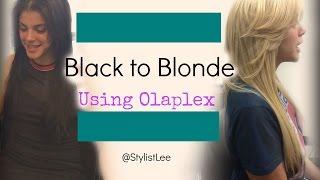 getlinkyoutube.com-Black to Blonde Hair | Olaplex | No Breakage| West Hollywood Hair Salon | Stylist Lee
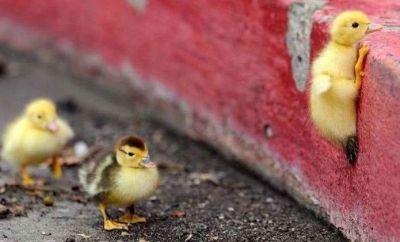 Как да възпитате в детето упоритост, търпение и воля: 7 съвета от психолог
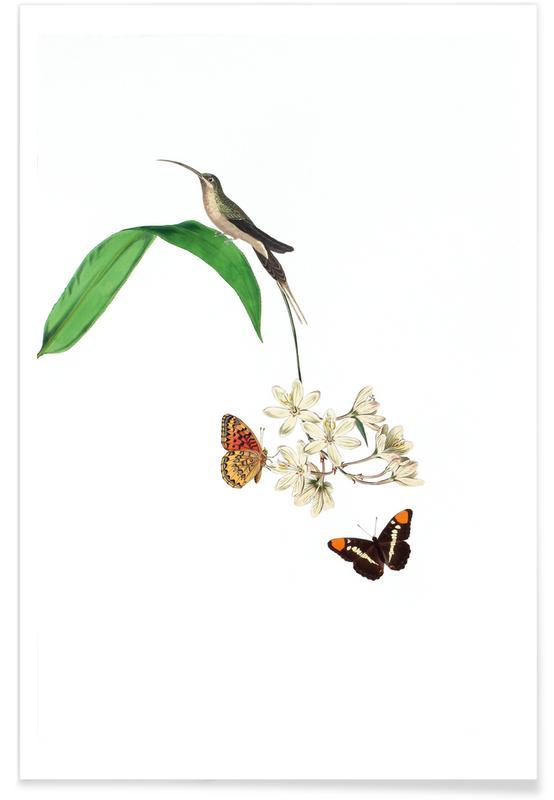Vintage, Bird of Paradise #17 affiche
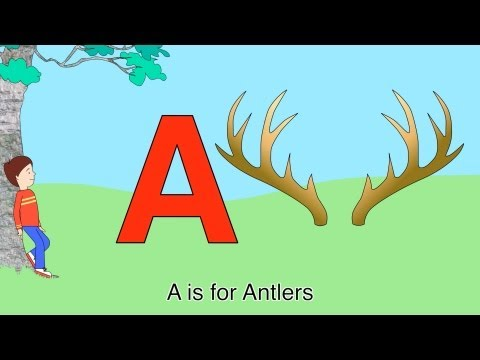 Best ABC Alphabet Song (A is for Antlers-Zee)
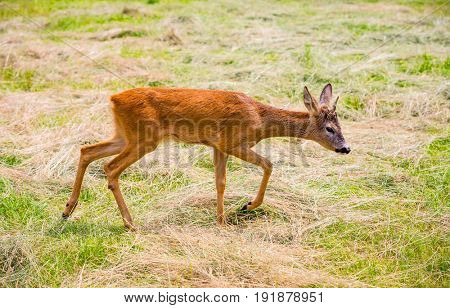 Funny little fawn in the pasture
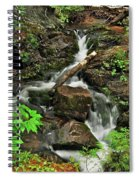 Reany Falls 5 Spiral Notebook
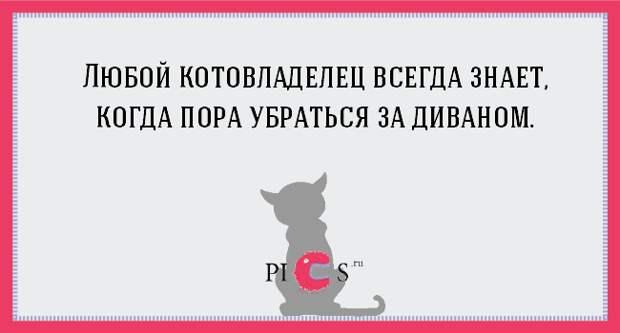 catowner13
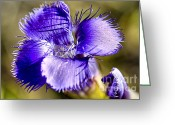 Blue Petals Greeting Cards - Greater Fringed Gentian Greeting Card by Teresa Zieba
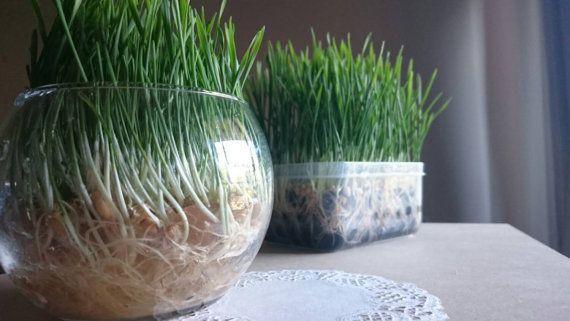 Soilless Pet Grass Kit - Easy Grow No Mess Fresh Healthy Rabbit / Guinea Pig / Cat Treat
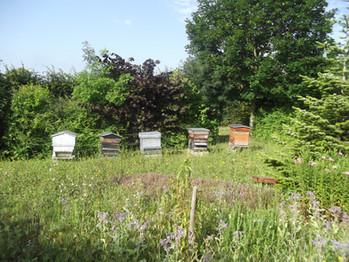 Les ruches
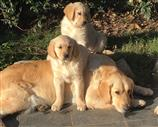 Golden Retriever a Potenza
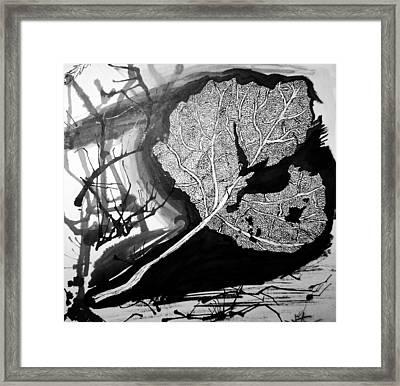 Leaf Framed Print by Jera Sky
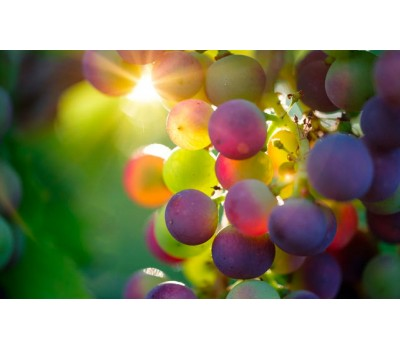 Grapes seedless mix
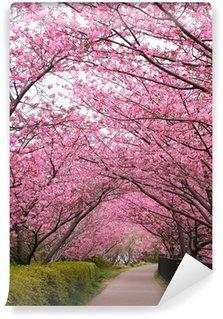 Vinylová Fototapeta Sakura arch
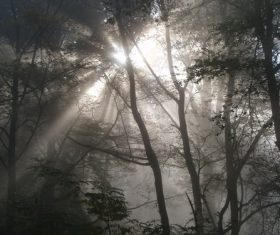 Sunlight through the tree to sew beautiful scenery Stock Photo 05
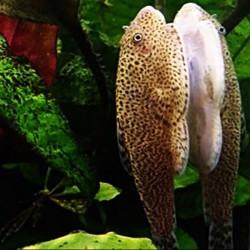 Beaufortia leveretti - Locha mariposa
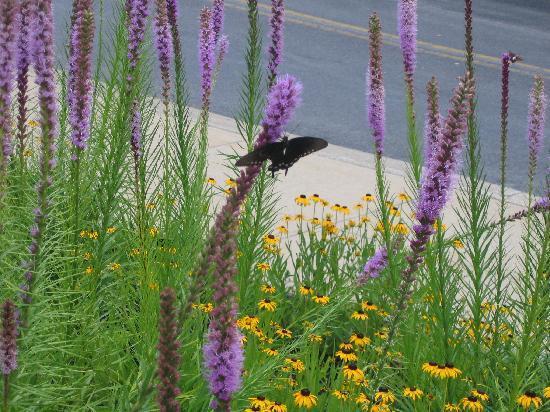 Pipestem State Park : Butterfly Season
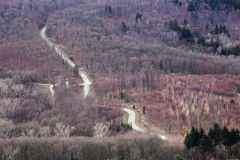 Winding road in bare forest in Baden-Wurttemberg, Germany Stock Photo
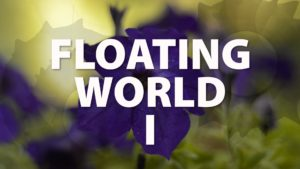 Floating World I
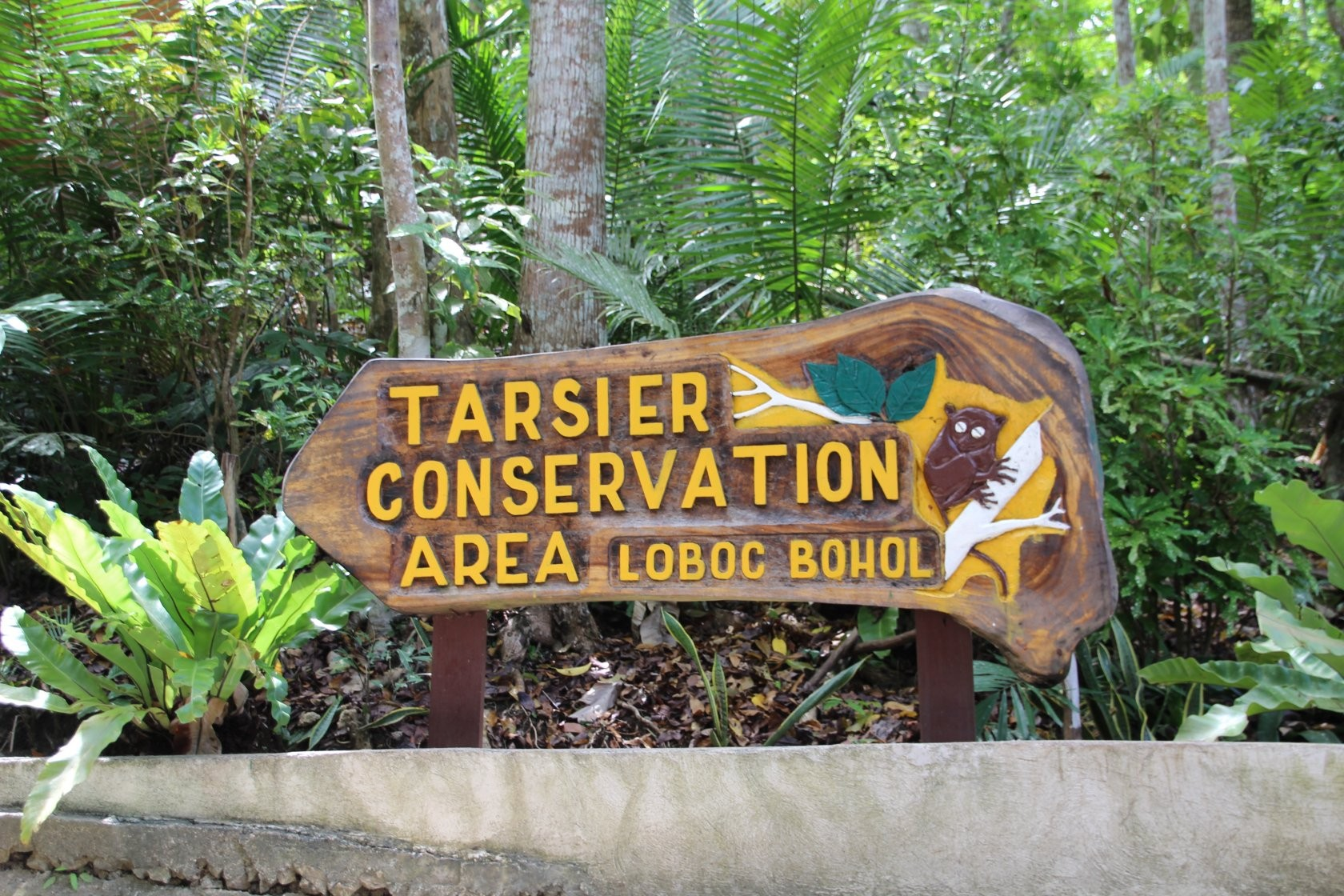 Bohol - Tarsier Sanctuary / Visitor Center VII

- - - - -

• **WHAT IS BEING ASKED**:
The answer is to be the lines from the line that contains "Best ABC Alphabet" through the last line of the material, retyped exactly, both included, with pictures left out, please.

• **ANSWER SPACE**:
 Best ABC Alphabet Song (A is for Antlers-Zee)
 Funny little fawn in the pasture
 Reany Falls 5 Spiral Notebook
 catowner13
 Blue Petals Greeting Cards - Greater Fringed Gentian Greeting Card by Teresa Zieba
 Soilless Pet Grass Kit - Easy Grow No Mess Fresh Healthy Rabbit / Guinea Pig / Cat Treat
 Les ruches
 Golden Retriever a Potenza
 Leaf Framed Print by Jera Sky
 Grapes seedless mix
 Vinylová Fototapeta Sakura arch
 Sunlight through the tree to sew beautiful scenery Stock Photo 05
 Beaufortia leveretti - Locha mariposa
 Pipestem State Park : Butterfly Season
 Winding road in bare forest in Baden-Wurttemberg, Germany Stock Photo
 Floating World I
 Bohol - Tarsier Sanctuary / Visitor Center VII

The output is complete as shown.